Needless to say, he imbibed a lot from various teachers, starting with his high school mentor Rossana Palispis and Querijero, and later on from Bodjie Pascua, Rody Vera, Soxy Topacio, Zeneida Amador and Tony Mabesa.
Rigid training
But he considers his long TP training with Padilla as the major push that made him mature as an actor.
“It was our rigid training, the script analysis he programmed for us, that gave me access to the basics of theater technique. Nonon is so respectable that you will do everything in your power to do what he’s asking of you without him having to nag you. But in between readings of James Joyce and Shakespeare, he would crack a joke, and it would really hit everyone’s funny bone.”
But while he was happy with theater, he was also aware of the plight of many theater actors. He was deeply saddened when actress Adul de Leon died of cancer; the wake was held in her little apartment and friends had to raise money to be able to afford the coffin. He also learned that Behn Cervantes, who recently passed away, had to sell property to pay for medicine and hospital bills. Another theater colleague, Bong Embile, also said goodbye soon after, and it was fundraising time again for his hospitalization and burial.
“I felt so scared thinking that after a theater person has given everything for his art, he will die just like that and be unable to afford his own burial,” says Arcilla.

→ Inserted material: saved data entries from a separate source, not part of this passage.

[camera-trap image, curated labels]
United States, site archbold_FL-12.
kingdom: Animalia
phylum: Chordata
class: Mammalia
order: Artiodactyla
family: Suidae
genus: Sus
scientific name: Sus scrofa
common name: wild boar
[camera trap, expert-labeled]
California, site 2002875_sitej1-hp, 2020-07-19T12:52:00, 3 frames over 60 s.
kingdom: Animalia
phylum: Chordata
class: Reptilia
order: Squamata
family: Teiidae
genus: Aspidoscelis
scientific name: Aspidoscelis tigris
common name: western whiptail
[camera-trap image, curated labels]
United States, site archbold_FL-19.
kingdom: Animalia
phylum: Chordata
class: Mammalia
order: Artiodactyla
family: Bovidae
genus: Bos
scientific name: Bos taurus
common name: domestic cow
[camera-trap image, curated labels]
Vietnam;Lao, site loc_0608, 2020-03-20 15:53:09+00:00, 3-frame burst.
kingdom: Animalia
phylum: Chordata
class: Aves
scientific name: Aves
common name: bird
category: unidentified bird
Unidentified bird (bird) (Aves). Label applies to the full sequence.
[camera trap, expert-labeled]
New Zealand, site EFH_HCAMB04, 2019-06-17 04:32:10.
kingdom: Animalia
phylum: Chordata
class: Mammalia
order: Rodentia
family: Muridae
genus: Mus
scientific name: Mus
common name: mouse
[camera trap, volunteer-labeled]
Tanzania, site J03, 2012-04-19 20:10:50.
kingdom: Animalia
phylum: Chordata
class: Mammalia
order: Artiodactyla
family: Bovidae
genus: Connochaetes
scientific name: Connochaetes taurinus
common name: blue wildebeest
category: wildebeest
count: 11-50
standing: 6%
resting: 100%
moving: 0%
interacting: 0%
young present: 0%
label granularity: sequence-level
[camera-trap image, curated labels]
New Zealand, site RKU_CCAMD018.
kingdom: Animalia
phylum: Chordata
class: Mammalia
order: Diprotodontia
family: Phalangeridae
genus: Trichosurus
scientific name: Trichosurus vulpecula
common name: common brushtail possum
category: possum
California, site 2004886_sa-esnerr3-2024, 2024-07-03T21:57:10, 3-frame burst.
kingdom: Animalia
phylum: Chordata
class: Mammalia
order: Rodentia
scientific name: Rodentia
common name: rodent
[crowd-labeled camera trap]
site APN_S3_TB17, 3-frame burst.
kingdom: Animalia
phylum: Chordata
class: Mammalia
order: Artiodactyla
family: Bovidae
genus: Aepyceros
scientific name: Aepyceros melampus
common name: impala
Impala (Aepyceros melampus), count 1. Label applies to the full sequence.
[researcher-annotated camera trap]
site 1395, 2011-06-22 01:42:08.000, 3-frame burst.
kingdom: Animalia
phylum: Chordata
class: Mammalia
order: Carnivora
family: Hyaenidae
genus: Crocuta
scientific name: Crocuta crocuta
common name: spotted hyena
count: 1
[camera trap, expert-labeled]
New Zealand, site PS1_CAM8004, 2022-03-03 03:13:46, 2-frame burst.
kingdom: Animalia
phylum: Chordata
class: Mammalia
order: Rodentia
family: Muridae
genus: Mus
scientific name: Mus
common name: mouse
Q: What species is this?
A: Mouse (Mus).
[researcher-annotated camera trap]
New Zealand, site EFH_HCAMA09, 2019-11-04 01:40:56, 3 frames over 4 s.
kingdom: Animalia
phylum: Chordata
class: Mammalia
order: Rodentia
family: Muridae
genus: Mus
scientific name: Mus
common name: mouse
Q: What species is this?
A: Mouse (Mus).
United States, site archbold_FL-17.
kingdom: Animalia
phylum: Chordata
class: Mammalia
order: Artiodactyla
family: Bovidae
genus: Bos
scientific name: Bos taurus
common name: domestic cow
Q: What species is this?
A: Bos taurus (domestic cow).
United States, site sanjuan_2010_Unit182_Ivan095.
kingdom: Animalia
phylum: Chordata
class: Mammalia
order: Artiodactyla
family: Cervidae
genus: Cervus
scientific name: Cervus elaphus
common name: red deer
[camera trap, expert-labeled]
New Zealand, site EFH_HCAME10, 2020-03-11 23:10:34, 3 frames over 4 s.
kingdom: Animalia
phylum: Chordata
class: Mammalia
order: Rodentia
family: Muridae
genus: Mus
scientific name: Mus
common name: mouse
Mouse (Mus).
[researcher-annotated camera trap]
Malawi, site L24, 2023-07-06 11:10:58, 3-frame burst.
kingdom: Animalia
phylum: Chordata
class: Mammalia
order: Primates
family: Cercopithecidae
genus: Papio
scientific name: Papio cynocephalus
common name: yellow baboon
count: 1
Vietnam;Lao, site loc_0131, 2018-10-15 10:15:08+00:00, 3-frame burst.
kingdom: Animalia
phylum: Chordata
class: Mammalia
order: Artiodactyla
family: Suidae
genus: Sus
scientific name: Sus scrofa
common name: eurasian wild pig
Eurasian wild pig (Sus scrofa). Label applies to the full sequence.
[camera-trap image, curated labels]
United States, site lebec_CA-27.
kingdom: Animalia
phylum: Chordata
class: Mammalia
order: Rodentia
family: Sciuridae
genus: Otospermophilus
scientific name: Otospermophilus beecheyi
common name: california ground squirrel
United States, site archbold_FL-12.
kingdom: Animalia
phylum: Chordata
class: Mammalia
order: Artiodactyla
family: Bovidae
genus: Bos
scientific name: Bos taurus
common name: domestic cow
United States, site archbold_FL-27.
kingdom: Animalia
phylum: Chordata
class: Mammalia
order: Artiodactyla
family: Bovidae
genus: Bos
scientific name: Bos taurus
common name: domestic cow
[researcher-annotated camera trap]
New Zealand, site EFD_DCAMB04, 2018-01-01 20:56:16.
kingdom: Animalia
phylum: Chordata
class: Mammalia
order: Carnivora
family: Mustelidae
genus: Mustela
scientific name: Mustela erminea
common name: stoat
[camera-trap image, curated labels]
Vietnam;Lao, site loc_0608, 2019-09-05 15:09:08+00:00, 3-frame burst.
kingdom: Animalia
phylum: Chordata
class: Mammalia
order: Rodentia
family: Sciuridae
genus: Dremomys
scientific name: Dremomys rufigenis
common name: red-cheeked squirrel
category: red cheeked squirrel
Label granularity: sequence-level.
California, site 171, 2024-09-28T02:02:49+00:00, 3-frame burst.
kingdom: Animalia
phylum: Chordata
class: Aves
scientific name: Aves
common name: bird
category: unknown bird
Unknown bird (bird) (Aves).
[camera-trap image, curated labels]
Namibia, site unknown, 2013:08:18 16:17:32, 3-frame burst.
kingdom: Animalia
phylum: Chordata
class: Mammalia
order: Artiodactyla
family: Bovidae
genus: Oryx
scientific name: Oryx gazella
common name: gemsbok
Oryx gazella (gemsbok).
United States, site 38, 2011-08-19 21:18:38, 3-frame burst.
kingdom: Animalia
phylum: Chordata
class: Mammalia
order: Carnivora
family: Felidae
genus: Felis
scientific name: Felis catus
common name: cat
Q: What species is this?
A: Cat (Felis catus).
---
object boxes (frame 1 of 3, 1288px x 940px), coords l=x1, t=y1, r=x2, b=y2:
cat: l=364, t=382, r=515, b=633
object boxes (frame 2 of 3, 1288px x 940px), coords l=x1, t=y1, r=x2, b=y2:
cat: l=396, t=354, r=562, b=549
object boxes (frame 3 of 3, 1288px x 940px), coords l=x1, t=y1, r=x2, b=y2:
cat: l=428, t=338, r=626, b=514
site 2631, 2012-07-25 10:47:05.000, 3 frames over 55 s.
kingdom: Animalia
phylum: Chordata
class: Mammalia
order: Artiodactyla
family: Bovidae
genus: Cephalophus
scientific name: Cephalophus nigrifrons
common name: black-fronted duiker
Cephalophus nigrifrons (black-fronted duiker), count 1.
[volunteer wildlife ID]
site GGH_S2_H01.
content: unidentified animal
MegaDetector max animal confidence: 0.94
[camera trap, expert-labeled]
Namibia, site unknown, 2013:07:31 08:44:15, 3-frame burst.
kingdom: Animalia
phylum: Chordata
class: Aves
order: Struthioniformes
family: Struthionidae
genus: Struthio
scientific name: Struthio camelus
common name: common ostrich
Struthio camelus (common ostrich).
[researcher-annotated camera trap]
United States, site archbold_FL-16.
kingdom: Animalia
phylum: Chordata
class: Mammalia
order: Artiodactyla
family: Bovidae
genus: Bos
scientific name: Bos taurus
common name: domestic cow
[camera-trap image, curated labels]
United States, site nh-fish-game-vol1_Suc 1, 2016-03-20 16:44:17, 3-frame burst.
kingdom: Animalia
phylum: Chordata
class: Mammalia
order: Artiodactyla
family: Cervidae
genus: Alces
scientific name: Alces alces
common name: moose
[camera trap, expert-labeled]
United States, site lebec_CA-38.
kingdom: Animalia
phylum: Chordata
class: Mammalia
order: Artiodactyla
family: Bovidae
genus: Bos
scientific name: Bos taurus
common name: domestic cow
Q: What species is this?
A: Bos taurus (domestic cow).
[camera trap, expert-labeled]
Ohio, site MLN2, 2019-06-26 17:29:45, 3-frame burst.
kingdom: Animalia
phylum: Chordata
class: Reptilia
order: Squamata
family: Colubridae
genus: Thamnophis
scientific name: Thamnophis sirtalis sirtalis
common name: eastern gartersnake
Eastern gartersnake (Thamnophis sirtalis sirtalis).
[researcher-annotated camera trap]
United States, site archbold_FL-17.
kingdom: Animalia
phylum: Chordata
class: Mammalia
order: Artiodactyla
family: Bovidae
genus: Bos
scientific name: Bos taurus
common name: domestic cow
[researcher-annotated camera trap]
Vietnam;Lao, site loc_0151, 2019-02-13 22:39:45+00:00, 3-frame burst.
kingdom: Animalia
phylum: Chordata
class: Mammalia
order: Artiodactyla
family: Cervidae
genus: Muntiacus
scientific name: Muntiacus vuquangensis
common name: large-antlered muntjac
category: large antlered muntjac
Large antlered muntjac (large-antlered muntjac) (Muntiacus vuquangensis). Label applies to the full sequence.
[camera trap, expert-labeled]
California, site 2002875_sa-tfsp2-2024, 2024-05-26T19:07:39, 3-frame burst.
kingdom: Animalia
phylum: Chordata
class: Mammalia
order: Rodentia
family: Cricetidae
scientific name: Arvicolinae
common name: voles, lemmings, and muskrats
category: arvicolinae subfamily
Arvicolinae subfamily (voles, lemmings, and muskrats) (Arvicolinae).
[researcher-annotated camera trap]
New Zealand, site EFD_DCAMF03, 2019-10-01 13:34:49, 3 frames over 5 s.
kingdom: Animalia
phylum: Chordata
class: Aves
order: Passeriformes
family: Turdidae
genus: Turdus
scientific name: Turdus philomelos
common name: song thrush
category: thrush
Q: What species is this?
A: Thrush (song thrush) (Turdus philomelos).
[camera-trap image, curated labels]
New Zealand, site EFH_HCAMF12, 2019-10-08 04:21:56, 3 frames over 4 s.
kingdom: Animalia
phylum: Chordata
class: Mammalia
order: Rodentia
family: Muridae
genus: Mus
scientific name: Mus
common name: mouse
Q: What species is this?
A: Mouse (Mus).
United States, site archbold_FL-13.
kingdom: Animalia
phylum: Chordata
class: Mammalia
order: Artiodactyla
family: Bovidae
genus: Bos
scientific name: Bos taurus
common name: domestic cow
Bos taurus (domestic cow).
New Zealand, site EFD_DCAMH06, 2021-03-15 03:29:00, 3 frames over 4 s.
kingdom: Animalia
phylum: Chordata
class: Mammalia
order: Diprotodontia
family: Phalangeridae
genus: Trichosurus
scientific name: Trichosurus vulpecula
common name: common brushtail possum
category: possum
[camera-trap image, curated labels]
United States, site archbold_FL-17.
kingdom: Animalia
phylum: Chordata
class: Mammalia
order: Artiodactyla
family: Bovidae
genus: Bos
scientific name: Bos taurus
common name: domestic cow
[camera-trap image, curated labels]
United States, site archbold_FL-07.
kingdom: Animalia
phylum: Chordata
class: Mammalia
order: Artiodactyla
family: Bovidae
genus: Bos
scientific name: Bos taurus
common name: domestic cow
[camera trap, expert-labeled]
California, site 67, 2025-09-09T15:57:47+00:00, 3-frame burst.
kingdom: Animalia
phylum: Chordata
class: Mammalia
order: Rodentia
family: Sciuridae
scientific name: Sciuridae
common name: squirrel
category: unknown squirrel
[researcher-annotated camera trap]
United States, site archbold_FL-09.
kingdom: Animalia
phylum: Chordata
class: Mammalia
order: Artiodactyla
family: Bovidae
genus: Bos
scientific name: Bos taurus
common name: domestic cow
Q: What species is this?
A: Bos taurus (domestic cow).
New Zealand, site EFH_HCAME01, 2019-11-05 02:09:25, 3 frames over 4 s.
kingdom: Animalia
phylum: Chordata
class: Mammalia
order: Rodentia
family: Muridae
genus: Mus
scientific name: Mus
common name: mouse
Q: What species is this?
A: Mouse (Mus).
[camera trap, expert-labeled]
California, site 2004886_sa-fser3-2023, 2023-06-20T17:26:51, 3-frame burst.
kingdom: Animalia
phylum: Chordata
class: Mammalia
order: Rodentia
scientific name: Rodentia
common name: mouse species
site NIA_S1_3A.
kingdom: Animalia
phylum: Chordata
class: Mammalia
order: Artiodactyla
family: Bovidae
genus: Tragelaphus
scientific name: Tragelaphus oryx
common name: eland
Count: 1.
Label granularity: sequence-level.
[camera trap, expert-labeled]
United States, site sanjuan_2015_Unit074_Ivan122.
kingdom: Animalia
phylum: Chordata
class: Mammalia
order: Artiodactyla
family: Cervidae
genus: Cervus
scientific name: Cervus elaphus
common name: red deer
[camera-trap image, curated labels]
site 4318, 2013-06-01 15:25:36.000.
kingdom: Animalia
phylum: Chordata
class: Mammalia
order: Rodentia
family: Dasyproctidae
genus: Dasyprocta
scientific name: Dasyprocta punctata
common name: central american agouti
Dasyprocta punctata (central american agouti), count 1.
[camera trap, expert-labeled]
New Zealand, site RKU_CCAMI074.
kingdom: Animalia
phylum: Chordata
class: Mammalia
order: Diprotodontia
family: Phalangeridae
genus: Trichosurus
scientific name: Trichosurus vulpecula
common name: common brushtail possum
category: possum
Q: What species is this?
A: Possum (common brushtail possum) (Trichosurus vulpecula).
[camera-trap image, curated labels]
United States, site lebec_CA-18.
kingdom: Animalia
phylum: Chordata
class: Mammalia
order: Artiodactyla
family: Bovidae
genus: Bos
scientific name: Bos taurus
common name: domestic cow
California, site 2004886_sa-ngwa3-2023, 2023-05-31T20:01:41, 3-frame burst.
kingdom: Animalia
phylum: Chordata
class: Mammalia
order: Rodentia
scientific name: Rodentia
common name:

Fortunately, Arcilla has been kept busy by more lucrative work. His first TV commercial spawned the famous line, “Coffee na lang, dear” and opened doors for him outside of theater. These days, Arcilla has also invaded television through teleseryes like the recently concluded “Pangako Sa ’Yo” and “A Beautiful Affair.”
The truth within
For him, there is only one source of acting: the truth within. “You can magnify it or make it subtle or subdued, depending on the medium and the genre. You tend to act big in theater but on TV and film, it’d look too magnified. But some theatrical gestures will sometimes add more to what is needed by the character you are portraying. Sometimes, both caricature and genuine emotion work, depending on the character you are working on.”
“But as much as possible, I try to veer away from caricature, unless it is really required,” he adds. “I think I am lucky that I don’t really get just one type of conventional character. I love them all, from ‘Pangako Sa ’Yo’ to ‘A Beautiful Affair.’ Most of the time, I usually look for and dig into each character to make my work more exciting, but still in context.”
His advice to aspiring actors: “Every person is a special kind of artist. Be yourself. You are a thousand times better than the best actor you want to be. If you want it, it will come—for as long as you work hard for it.”